There was evidence of negligence to be left to the jury, but it was error to charge that this was negligence per se. In Foster v. Tryon, 169 N.C. 183, we said: "The duty which municipal corporations owe to those using their streets, and the degree of responsibility imposed upon them by law, are stated clearly and accurately by Associate Justice Hoke in Fitzgerald v. Concord, 140 N.C. 110, which has been approved in Brown v. Durham, 141 N.C. 252; Revis v. Raleigh, 150 N.C. 353; Johnson v. Raleigh, 156 N.C. 271; Bailey v. Winston, 157 N.C. 259, and in other cases. He says: `The governing authorities of a town are charged with the duty of keeping their streets and sidewalks, drains, culverts, etc., in a reasonably safe condition; and their duty does not end at all with putting them in a safe and sound condition originally, but they are required to keep them so to the extent that this can be accomplished by proper and reasonable care and continuing supervision . . . The town, however, is not held to warrant that the condition of its streets, etc., shall be at all times absolutely safe. It is only responsible for negligent breach of duty, and to establish such responsibility it is not sufficient to show that a defect exists and an injury has been caused thereby. It must be further shown that the officers of the town knew or by ordinary diligence might have discovered the defect, and that the character of the defect was such that injuries to travelers therefrom might reasonably be anticipated.'"

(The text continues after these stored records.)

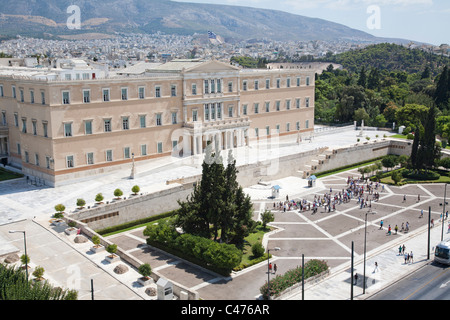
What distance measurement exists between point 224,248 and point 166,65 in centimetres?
3820

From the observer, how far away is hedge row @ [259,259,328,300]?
33219mm

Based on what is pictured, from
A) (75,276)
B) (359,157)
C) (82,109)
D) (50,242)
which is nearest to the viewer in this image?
(75,276)

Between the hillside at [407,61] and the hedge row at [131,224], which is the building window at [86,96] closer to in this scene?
the hedge row at [131,224]

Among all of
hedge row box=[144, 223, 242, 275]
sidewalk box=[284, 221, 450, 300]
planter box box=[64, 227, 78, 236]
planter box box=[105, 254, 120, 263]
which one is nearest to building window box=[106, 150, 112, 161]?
planter box box=[64, 227, 78, 236]

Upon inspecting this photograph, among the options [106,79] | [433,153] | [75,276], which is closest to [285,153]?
[433,153]

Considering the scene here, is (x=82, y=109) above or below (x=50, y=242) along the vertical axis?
above

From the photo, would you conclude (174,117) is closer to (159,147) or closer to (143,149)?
(159,147)

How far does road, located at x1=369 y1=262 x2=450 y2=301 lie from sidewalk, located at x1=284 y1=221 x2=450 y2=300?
514mm

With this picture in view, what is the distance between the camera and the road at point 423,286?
1337 inches

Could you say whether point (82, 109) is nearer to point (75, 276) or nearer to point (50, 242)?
point (50, 242)

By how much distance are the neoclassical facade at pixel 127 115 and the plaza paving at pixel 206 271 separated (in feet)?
11.3

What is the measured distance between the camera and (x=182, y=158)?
63.4 meters

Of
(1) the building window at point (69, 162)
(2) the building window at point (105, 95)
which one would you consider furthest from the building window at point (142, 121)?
(1) the building window at point (69, 162)
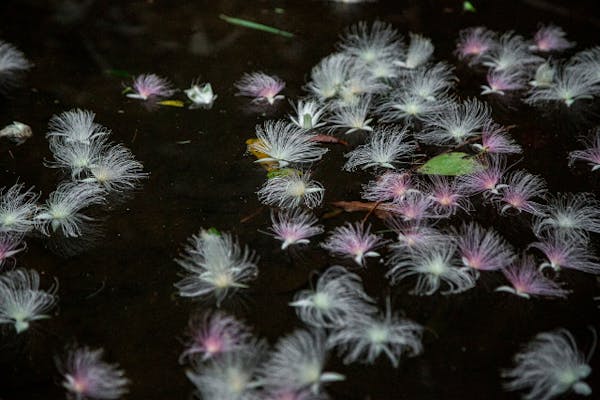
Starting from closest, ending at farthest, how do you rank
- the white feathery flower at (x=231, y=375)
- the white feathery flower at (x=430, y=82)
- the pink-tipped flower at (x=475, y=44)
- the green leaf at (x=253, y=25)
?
the white feathery flower at (x=231, y=375) < the white feathery flower at (x=430, y=82) < the pink-tipped flower at (x=475, y=44) < the green leaf at (x=253, y=25)


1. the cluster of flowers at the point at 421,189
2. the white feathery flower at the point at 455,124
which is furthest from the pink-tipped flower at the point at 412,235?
the white feathery flower at the point at 455,124

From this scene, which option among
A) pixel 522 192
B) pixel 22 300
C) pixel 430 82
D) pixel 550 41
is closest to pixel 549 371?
pixel 522 192

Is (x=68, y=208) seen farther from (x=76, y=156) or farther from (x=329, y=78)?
(x=329, y=78)

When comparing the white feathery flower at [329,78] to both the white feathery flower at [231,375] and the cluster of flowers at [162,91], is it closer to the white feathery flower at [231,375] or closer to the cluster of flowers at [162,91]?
the cluster of flowers at [162,91]

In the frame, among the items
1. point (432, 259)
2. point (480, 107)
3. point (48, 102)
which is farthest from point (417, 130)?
point (48, 102)

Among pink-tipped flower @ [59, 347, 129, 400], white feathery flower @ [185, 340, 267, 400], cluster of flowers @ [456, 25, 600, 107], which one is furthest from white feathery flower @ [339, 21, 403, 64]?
pink-tipped flower @ [59, 347, 129, 400]

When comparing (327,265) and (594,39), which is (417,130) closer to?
(327,265)
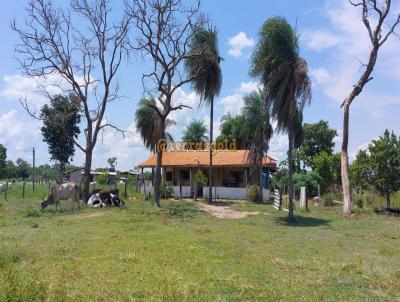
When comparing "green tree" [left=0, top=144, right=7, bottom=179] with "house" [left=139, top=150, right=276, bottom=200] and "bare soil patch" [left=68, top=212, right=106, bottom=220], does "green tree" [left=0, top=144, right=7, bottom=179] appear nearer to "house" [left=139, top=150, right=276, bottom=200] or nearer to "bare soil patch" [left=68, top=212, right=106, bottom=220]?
"house" [left=139, top=150, right=276, bottom=200]

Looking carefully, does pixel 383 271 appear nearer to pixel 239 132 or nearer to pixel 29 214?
pixel 29 214

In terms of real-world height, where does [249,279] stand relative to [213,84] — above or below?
below

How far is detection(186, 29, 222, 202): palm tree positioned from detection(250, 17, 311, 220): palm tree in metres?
6.31

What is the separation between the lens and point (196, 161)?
38.7 m

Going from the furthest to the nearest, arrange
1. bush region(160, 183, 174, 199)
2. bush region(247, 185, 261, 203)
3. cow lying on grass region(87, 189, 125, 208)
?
bush region(160, 183, 174, 199) < bush region(247, 185, 261, 203) < cow lying on grass region(87, 189, 125, 208)

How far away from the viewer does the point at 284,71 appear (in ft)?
72.5

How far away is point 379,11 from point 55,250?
811 inches

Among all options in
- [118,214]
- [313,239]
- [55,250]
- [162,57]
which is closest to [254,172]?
[162,57]

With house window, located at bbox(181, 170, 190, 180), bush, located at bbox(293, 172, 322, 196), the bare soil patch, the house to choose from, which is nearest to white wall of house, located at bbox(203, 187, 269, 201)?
the house

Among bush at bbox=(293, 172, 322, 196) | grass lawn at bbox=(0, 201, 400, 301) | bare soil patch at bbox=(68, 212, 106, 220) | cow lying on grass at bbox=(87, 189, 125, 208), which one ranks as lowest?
grass lawn at bbox=(0, 201, 400, 301)

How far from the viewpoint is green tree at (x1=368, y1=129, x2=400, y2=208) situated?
28078mm

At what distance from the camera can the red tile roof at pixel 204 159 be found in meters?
37.8

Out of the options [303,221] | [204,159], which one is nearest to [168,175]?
[204,159]

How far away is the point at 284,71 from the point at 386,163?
411 inches
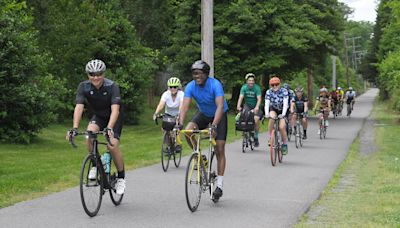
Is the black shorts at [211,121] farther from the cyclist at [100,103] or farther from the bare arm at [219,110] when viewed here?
the cyclist at [100,103]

In Smith v. Winston, 162 N.C. 50, a new trial was ordered (542) because the judge of the Superior Court charged the jury that it was the duty of the municipal corporation to keep the streets in safe condition.
The measure of duty established by these authorities is that the streets shall be maintained in a reasonably safe condition, and whether the corporation has done so or not is a question of fact to be decided by a jury, and cannot be declared as matter of law. This is particularly true under the evidence in this record, as Mr. Redwine, who described the hole in the sidewalk with more particularity than any other witness, and who said it was 4 or 5 inches deep, also said: "It did not look dangerous to me." If the judge can say it is negligence per se to leave a hole in the sidewalk 4 inches deep, as he has done in this case, can he say so as to a hole 3 inches deep, or 2 or 1? Where is the line to be drawn? It is safer and wiser to leave the conditions and circumstances to the jury.
Cited: Rollins v. Winston-Salem, 176 N.C. 413 (c); Graham v. Charlotte, 186 N.C. 664 (c); Tinsley v. Winston-Salem, 192 N.C. 599 (c); Michaux v. Rocky Mount, 193 N.C. 551 (c); Ferguson v. Asheville, 213 N.C. 573, 574 (c); Houston v. Monroe, 213 N.C. 791 (d); Barnes v. Wilson, 217 N.C. 194 (c); Barnes v. Wilson, 217 N.C. 198 (j); Gettys v. Marion, 218 N.C. 269 (c).